--- Source material ---

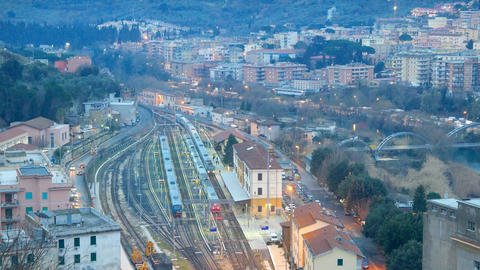 Arrival of a Train at Tivoli. Italy Footage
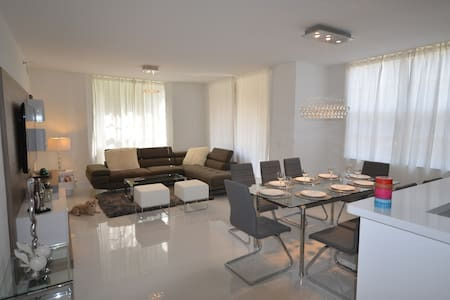 Luxury Apt 3BD  Aventura Yacht Club - Miami - Pis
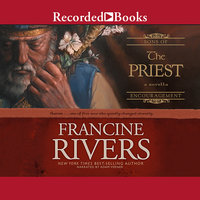 The Priest - Francine Rivers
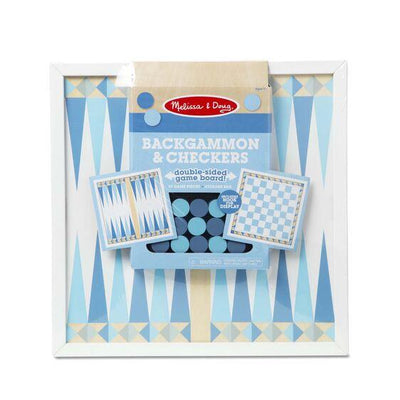 Backgammon & Checkers Blue
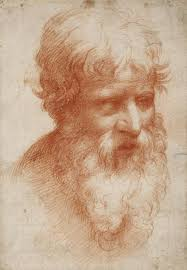 raphael to titian stadel museum opens exhibition of italian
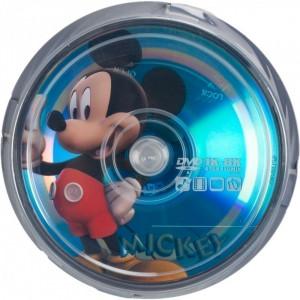 Диск DVD-R disney 6-mickey`s toontown farm-minnie 4.7Gb 16x в Прибрежном фото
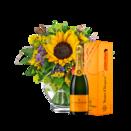 """Blumenstrauß """"Geburtstagskind"""" mit Champagner Veuve Clicquot"""
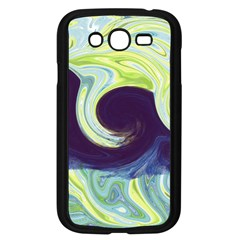 Abstract Ocean Waves Samsung Galaxy Grand Duos I9082 Case (black) by theunrulyartist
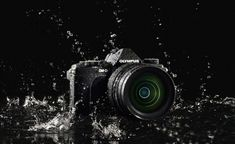 Olympus firmware updates breathe new life into old cameras#buytabletsonline #buytablets #buytablet #iphone5s #technology #iphonegraphic #mobile #electronics #iphoneonly #teamiphone #iphone7plus #instaiphone #tagsforlikes #iphoneographers #iphone6s #smartphone #iphoneographer #iphoneogram #iphonegraphy #appleiphone #iphoneology #instagood #apple #photooftheday #ios #phone #iphoneography #iphone #likesforlikes #iphonesia #follow4follow #follow #imy #smartphones #tech #spen #note #galaxys8…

---

**What is needed**
Could you return each line, unchanged, from the line containing "The Priest - Francine Rivers" through the last line of the entries above, leaving out the pictures?

**Solution**
 The Priest - Francine Rivers
 Backgammon & Checkers Blue
 raphael to titian stadel museum opens exhibition of italian
 Диск DVD-R disney 6-mickey`s toontown farm-minnie 4.7Gb 16x в Прибрежном фото
 """Blumenstrauß """"Geburtstagskind"""" mit Champagner Veuve Clicquot"""
 Abstract Ocean Waves Samsung Galaxy Grand Duos I9082 Case (black) by theunrulyartist
 Olympus firmware updates breathe new life into old cameras#buytabletsonline #buytablets #buytablet #iphone5s #technology #iphonegraphic #mobile #electronics #iphoneonly #teamiphone #iphone7plus #instaiphone #tagsforlikes #iphoneographers #iphone6s #smartphone #iphoneographer #iphoneogram #iphonegraphy #appleiphone #iphoneology #instagood #apple #photooftheday #ios #phone #iphoneography #iphone #likesforlikes #iphonesia #follow4follow #follow #imy #smartphones #tech #spen #note #galaxys8…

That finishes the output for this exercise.